13.   In the three years since the adoption of the HIPC Initiative, nine countries have reached their decision points and preliminary discussions have been held for another five countries, bringing the total number of countries that have entered the HIPC Initiative process to 14 so far. Four countries—Uganda, Bolivia, Guyana, and Mozambique—have also reached their completion points, and a total of over US$2.7 billion (in NPV terms) in assistance has been released to them, resulting in future debt service relief of some US$5½ billion4.

14.   Since the spring meetings, Guyana and Mozambique have reached their completion points under the Initiative. For Mozambique, the assistance that had been committed at its decision point was increased in light of adverse external developments to allow Mozambique's debt to be brought down to the 200 percent target for the NPV of debt-to-exports ratio. Assistance released to these two countries amounted to US$2 billion in NPV terms, and was expected to lead to nominal future debt service savings of about US$4.1 billion. Preliminary discussions were held for Nicaragua, and Tanzania, all of which are expected, along with Mauritania, to reach their decision points over the next few months.
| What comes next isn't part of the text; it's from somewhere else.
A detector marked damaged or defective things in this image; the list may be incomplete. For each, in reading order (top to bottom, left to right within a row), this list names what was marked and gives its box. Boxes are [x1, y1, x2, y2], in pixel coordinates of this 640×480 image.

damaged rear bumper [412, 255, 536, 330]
15.   We expect a heavy work program on HIPC papers until the spring meetings of the Committees: we plan to reassess the assistance required by most, if not all, of the nine early HIPC cases (Benin, Bolivia, Burkina Faso, Côte d'Ivoire, Guyana, Mali, Mozambique, Senegal, and Uganda) in light of the decisions adopted on the proposed enhancements of the Initiative. It is also expected that in addition to the 14 countries mentioned above, decision points could be reached by the 2000 Annual Meetings for another ten or so countries.
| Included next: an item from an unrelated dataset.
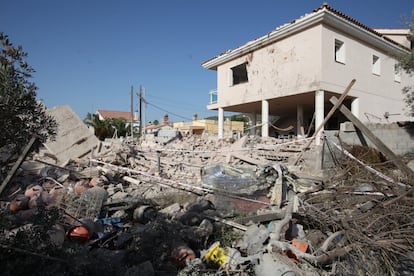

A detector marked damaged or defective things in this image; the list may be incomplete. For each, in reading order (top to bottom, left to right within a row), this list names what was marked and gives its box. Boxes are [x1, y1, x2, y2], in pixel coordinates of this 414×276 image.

16.   The proposed enhancements to the HIPC Initiative are ambitious. Their implementation, particularly through elaboration of Poverty Reduction Strategy Papers, will have important and far-reaching implications for the operations of the Bank and the Fund. We will flesh out the program over the coming months as individual country cases are prepared. Clearly, the extent to which donors integrate their operations into the nationally-owned PRSP will influence its effectiveness.
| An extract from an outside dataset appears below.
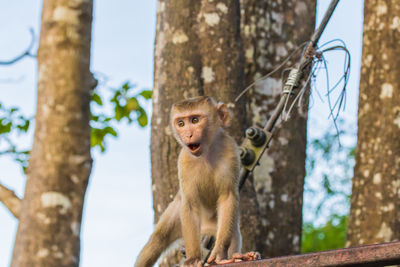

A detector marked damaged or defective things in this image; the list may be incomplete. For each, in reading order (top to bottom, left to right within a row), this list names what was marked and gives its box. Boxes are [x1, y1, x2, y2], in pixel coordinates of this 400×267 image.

rusty metal edge [216, 242, 400, 266]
17.   Do Ministers endorse

(i)     the proposed enhanced Initiative; and

(ii)    the proposed comprehensive framework for poverty reduction as a centerpiece for Bank/Fund lending operations in low-income countries?

Do Ministers have views on how the effectiveness of PRSPs could be enhanced through donor action?

18.   A remaining difficult issue is that of financing the costs of the Initiative. Strong efforts will be needed from all creditors and donors to finance the enhanced Initiative. Do Ministers:

(i)     have suggestions regarding the overall approach to financing the Initiative, including meeting the Fund and Bank shares; financing of the costs of other IFIs, including the role of bilateral contributions; burden sharing; maintaining the financial integrity of MDBs, and additionality?

Next steps

19.   We will report further on progress on funding to the next meeting of the Committees as well as on progress in implement the PRSPs along with implementation of the Initiative.

1 - See World Bank Building Poverty Reduction: Strategies in Developing Countries, SecM99-604, August 26, 1999.

2 - This estimate excludes costs for Liberia, Somalia, and Sudan. Total costs including these three countries are estimated at approximately US$19 billion under the initial framework, and $36 billion under the enhanced framework.

3 - Of which, the African Development Bank US$2 billion, the Inter-American Development Bank US$1 billion, and other multilateral institutions just under US$3 billion.

4 - Overall, a total of US$3.4 billion in assistance has been committed to the countries that have passed their decision points under the Initiative, resulting in an estimated US$6.8 billion in future debt service savings (see Table 1).